Environmental health                 Further report

19 July 2005

‘Mr Greaves’ (not his real name for legal reasons) lived near the perimeter of Plymouth Airport. He complained that the Council had failed to control the activities of the flying school that operated from there. He suffered from intrusive noise caused by training flights carried out by the school. The airport lease did not permit the school to undertake training flights at weekends, and prohibited activities that cause unreasonable nuisance or annoyance to local residents. The Council failed to enforce these provisions of the lease. The flying school operates seven days a week. The Council’s environmental health department confirmed that training flights can cause unreasonable nuisance.

In his first report (November 2002), the Ombudsman found maladministration causing injustice and recommended the Council to:

  • pay Mr Greaves £500 per year for each year since the beginning of 2001;
  • continue to pay Mr Greaves the same amount for each succeeding year that the problem remains unresolved;
  • pay £250 to Mr Greaves for his time and trouble; and 
  • take whatever steps are necessary to regulate weekend activities of the flying school.

Since then, Council officers reported on this matter at a number of its meetings, the Ombudsman had pressed the Council for action and raised the matter in a meeting with its Chief Executive, and yet, the Ombudsman said, “…the Council has not taken any steps which, in my view, resolve the problem and remove the injustice to Mr Greaves”.

In June 2004, the Council issued a ‘reasonable direction’on weekend training flights to the airport operators, but it had not enforced this effectively.

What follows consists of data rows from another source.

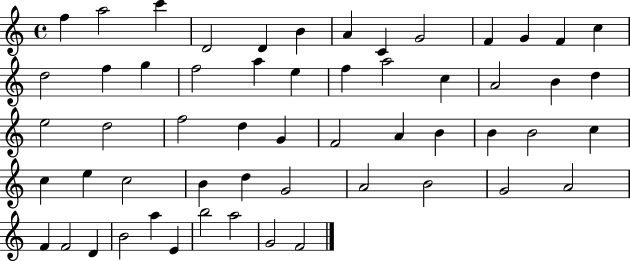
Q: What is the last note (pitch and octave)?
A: F4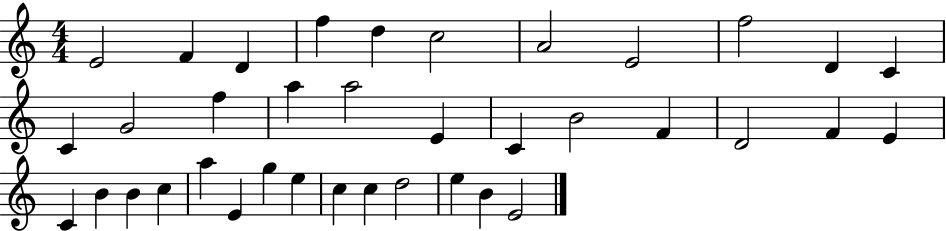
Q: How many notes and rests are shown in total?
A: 37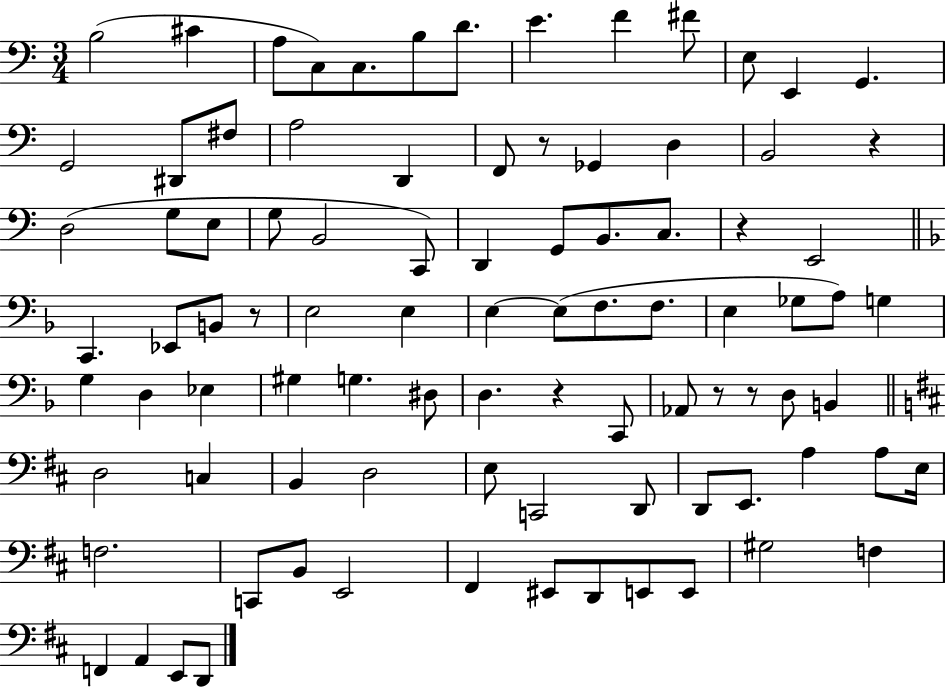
X:1
T:Untitled
M:3/4
L:1/4
K:C
B,2 ^C A,/2 C,/2 C,/2 B,/2 D/2 E F ^F/2 E,/2 E,, G,, G,,2 ^D,,/2 ^F,/2 A,2 D,, F,,/2 z/2 _G,, D, B,,2 z D,2 G,/2 E,/2 G,/2 B,,2 C,,/2 D,, G,,/2 B,,/2 C,/2 z E,,2 C,, _E,,/2 B,,/2 z/2 E,2 E, E, E,/2 F,/2 F,/2 E, _G,/2 A,/2 G, G, D, _E, ^G, G, ^D,/2 D, z C,,/2 _A,,/2 z/2 z/2 D,/2 B,, D,2 C, B,, D,2 E,/2 C,,2 D,,/2 D,,/2 E,,/2 A, A,/2 E,/4 F,2 C,,/2 B,,/2 E,,2 ^F,, ^E,,/2 D,,/2 E,,/2 E,,/2 ^G,2 F, F,, A,, E,,/2 D,,/2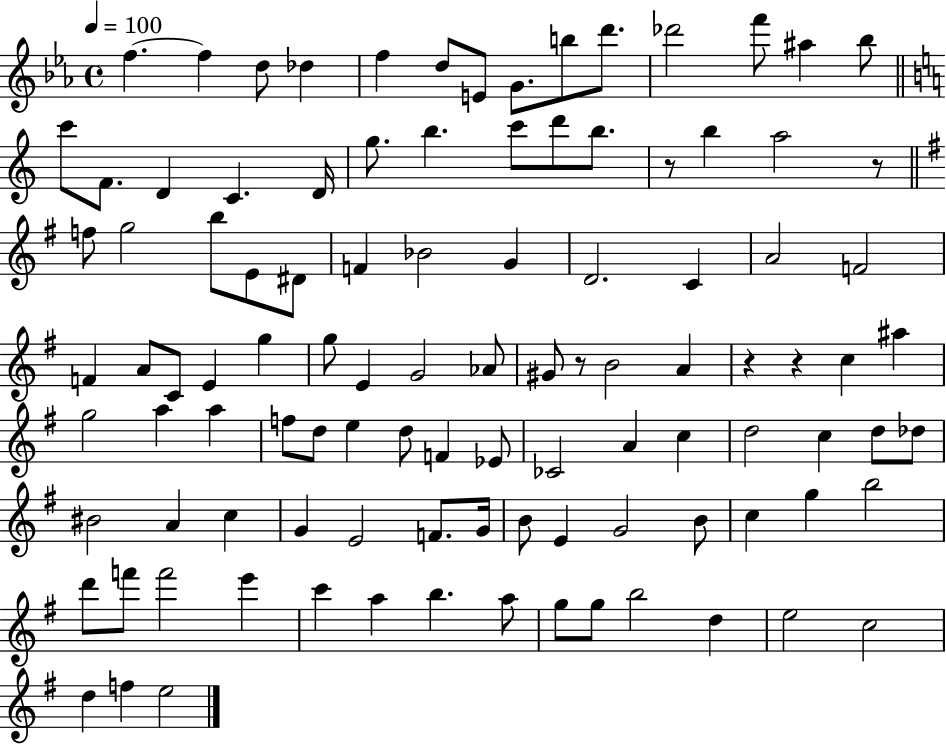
F5/q. F5/q D5/e Db5/q F5/q D5/e E4/e G4/e. B5/e D6/e. Db6/h F6/e A#5/q Bb5/e C6/e F4/e. D4/q C4/q. D4/s G5/e. B5/q. C6/e D6/e B5/e. R/e B5/q A5/h R/e F5/e G5/h B5/e E4/e D#4/e F4/q Bb4/h G4/q D4/h. C4/q A4/h F4/h F4/q A4/e C4/e E4/q G5/q G5/e E4/q G4/h Ab4/e G#4/e R/e B4/h A4/q R/q R/q C5/q A#5/q G5/h A5/q A5/q F5/e D5/e E5/q D5/e F4/q Eb4/e CES4/h A4/q C5/q D5/h C5/q D5/e Db5/e BIS4/h A4/q C5/q G4/q E4/h F4/e. G4/s B4/e E4/q G4/h B4/e C5/q G5/q B5/h D6/e F6/e F6/h E6/q C6/q A5/q B5/q. A5/e G5/e G5/e B5/h D5/q E5/h C5/h D5/q F5/q E5/h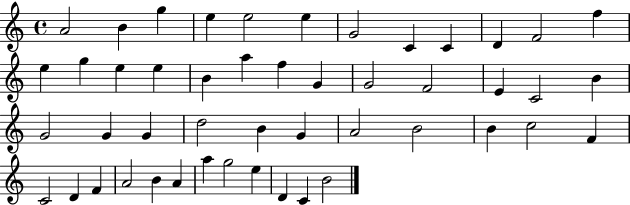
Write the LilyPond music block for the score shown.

{
  \clef treble
  \time 4/4
  \defaultTimeSignature
  \key c \major
  a'2 b'4 g''4 | e''4 e''2 e''4 | g'2 c'4 c'4 | d'4 f'2 f''4 | \break e''4 g''4 e''4 e''4 | b'4 a''4 f''4 g'4 | g'2 f'2 | e'4 c'2 b'4 | \break g'2 g'4 g'4 | d''2 b'4 g'4 | a'2 b'2 | b'4 c''2 f'4 | \break c'2 d'4 f'4 | a'2 b'4 a'4 | a''4 g''2 e''4 | d'4 c'4 b'2 | \break \bar "|."
}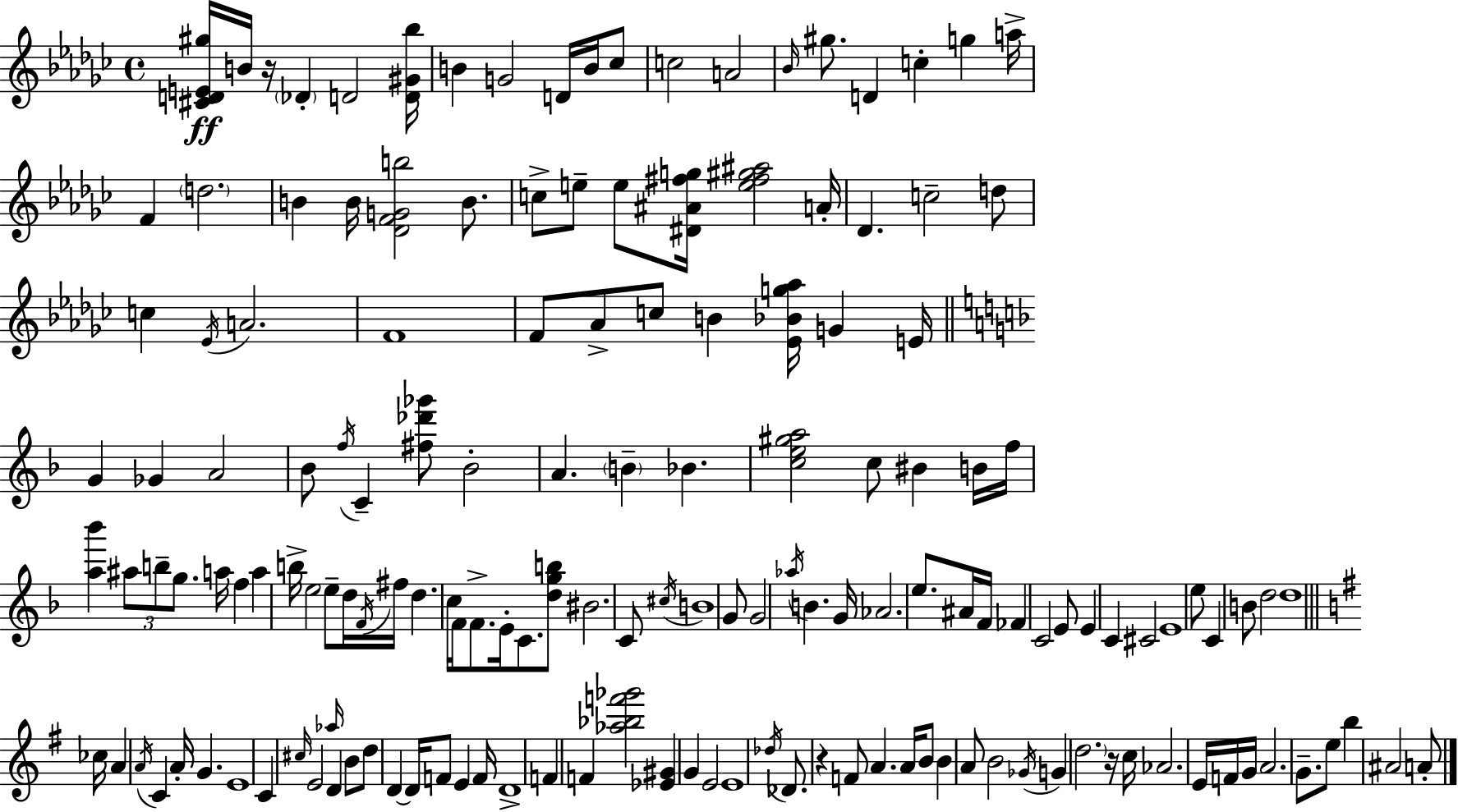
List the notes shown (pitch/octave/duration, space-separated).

[C#4,D4,E4,G#5]/s B4/s R/s Db4/q D4/h [D4,G#4,Bb5]/s B4/q G4/h D4/s B4/s CES5/e C5/h A4/h Bb4/s G#5/e. D4/q C5/q G5/q A5/s F4/q D5/h. B4/q B4/s [Db4,F4,G4,B5]/h B4/e. C5/e E5/e E5/e [D#4,A#4,F#5,G5]/s [E5,F#5,G#5,A#5]/h A4/s Db4/q. C5/h D5/e C5/q Eb4/s A4/h. F4/w F4/e Ab4/e C5/e B4/q [Eb4,Bb4,G5,Ab5]/s G4/q E4/s G4/q Gb4/q A4/h Bb4/e F5/s C4/q [F#5,Db6,Gb6]/e Bb4/h A4/q. B4/q Bb4/q. [C5,E5,G#5,A5]/h C5/e BIS4/q B4/s F5/s [A5,Bb6]/q A#5/e B5/e G5/e. A5/s F5/q A5/q B5/s E5/h E5/e D5/s F4/s F#5/s D5/q. C5/s F4/s F4/e. E4/s C4/e. [D5,G5,B5]/e BIS4/h. C4/e C#5/s B4/w G4/e G4/h Ab5/s B4/q. G4/s Ab4/h. E5/e. A#4/s F4/s FES4/q C4/h E4/e E4/q C4/q C#4/h E4/w E5/e C4/q B4/e D5/h D5/w CES5/s A4/q A4/s C4/q A4/s G4/q. E4/w C4/q C#5/s E4/h Ab5/s D4/q B4/e D5/e D4/q D4/s F4/e E4/q F4/s D4/w F4/q F4/q [Ab5,Bb5,F6,Gb6]/h [Eb4,G#4]/q G4/q E4/h E4/w Db5/s Db4/e. R/q F4/e A4/q. A4/s B4/e B4/q A4/e B4/h Gb4/s G4/q D5/h. R/s C5/s Ab4/h. E4/s F4/s G4/s A4/h. G4/e. E5/e B5/q A#4/h A4/e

As the Council had not remedied the injustice, the Ombudsman issued his second (further) report, in which he called on the Council to reconsider the matter, enforce the direction, and taken whatever other action is open to it through the terms of the airport lease to do justice to the complainant. Until such time as the Council has taken effective steps to regulate the operations of the flying school, it should continue to make annual payments of £500 to Mr Greaves.